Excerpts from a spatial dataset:
......

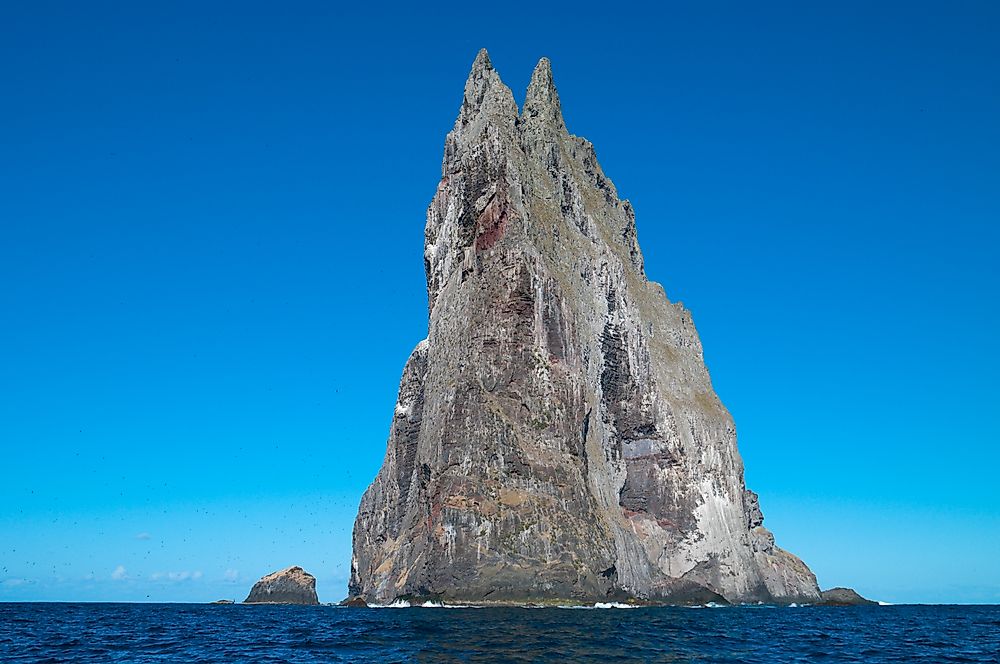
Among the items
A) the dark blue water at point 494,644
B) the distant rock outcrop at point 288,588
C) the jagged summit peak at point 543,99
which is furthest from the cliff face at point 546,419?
the dark blue water at point 494,644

......

Rewrite the entries above, changing "cliff face" to "rock wall" and leaving all other text unchanged. Omit the pictures from your answer.

Among the items
A) the dark blue water at point 494,644
B) the distant rock outcrop at point 288,588
C) the jagged summit peak at point 543,99
which is furthest from the rock wall at point 546,419?
the dark blue water at point 494,644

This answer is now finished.